#### THE PROBLEM
Where a picture shows up in the listing below, omit it and output the rest exactly.

INFORMATION SUPPLIED below:

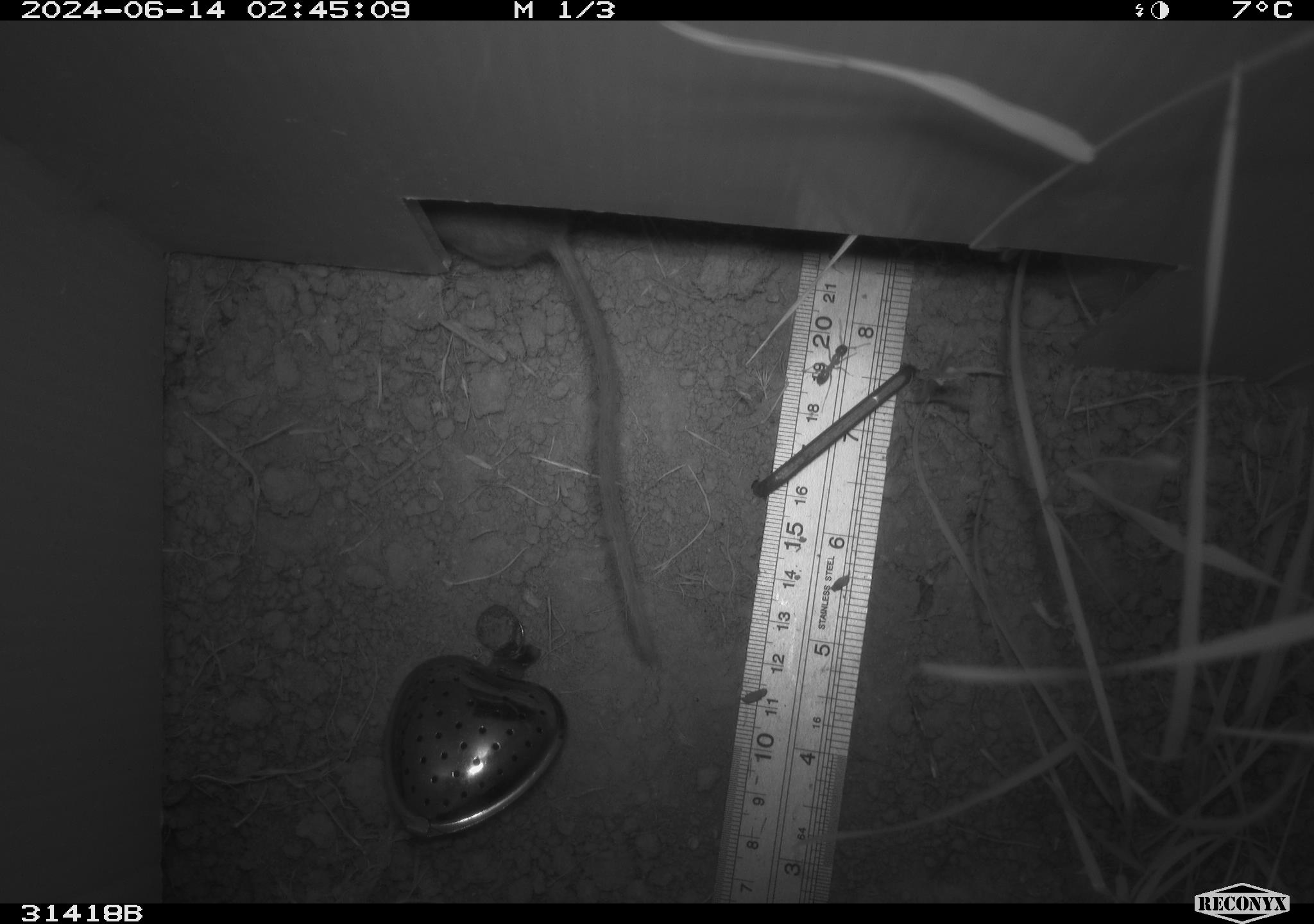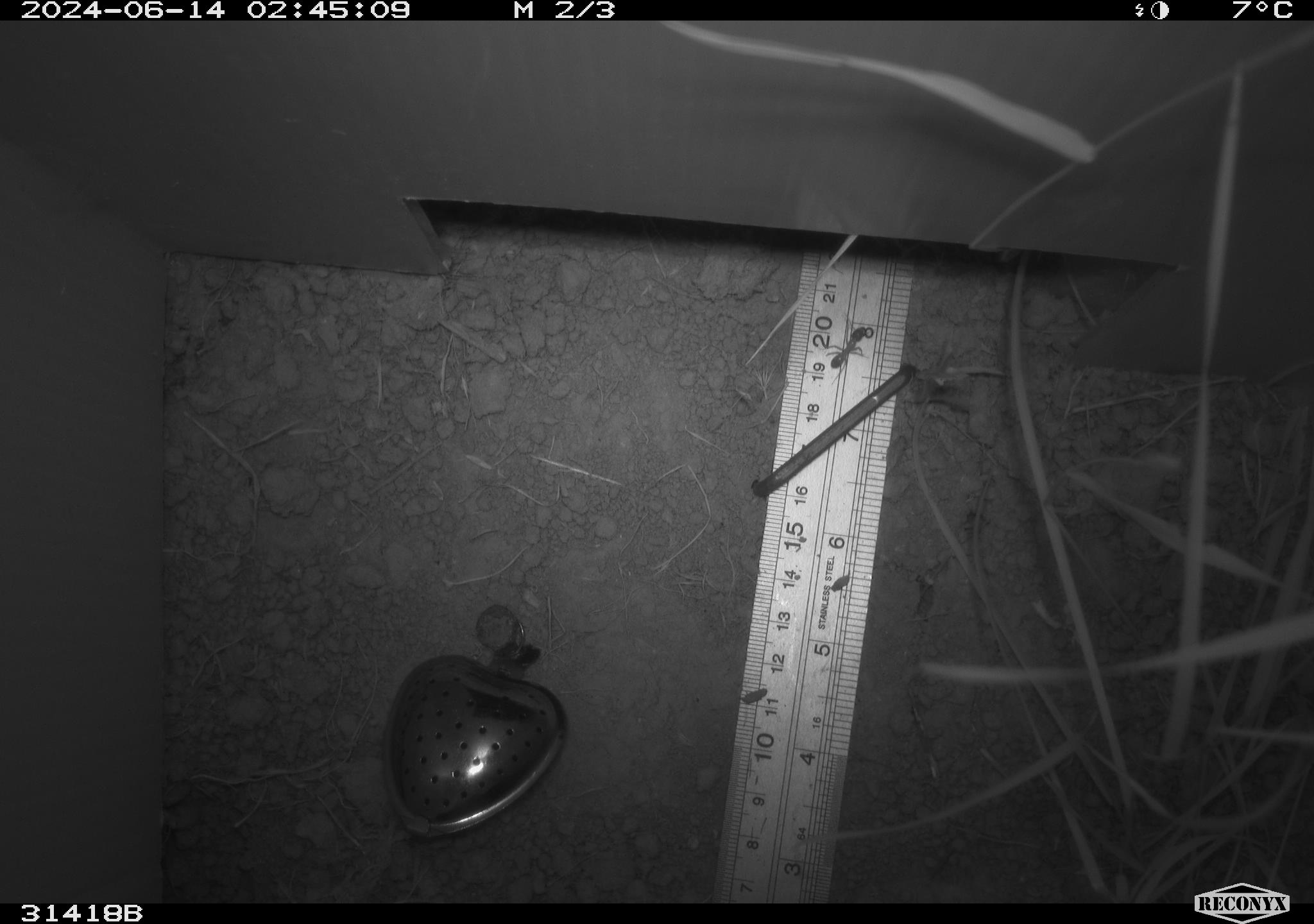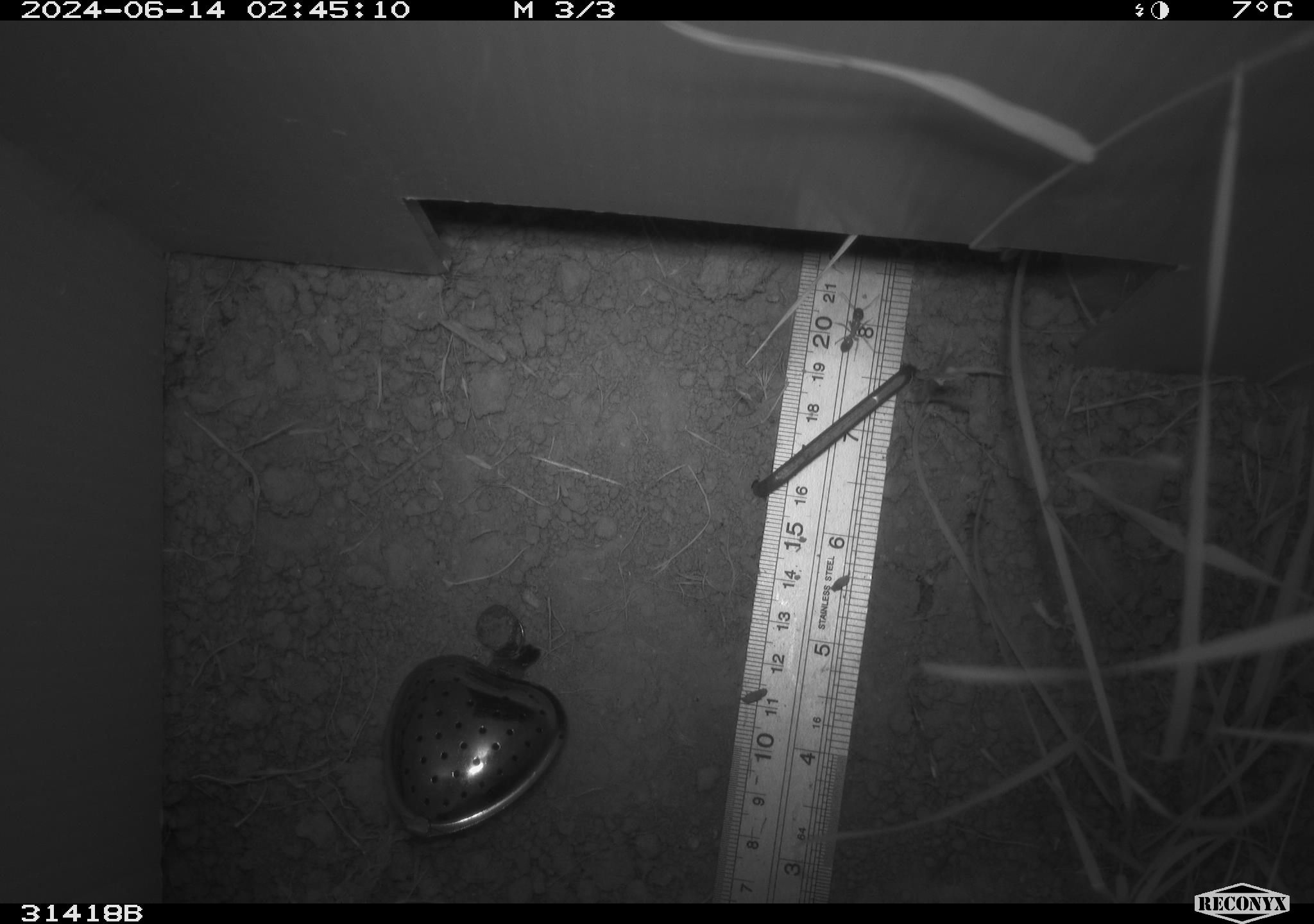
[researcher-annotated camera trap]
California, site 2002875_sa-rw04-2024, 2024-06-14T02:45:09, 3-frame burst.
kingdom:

End of INFORMATION SUPPLIED.

#### YOUR RESPONSE
[researcher-annotated camera trap]
California, site 2002875_sa-rw04-2024, 2024-06-14T02:45:09, 3-frame burst.
kingdom:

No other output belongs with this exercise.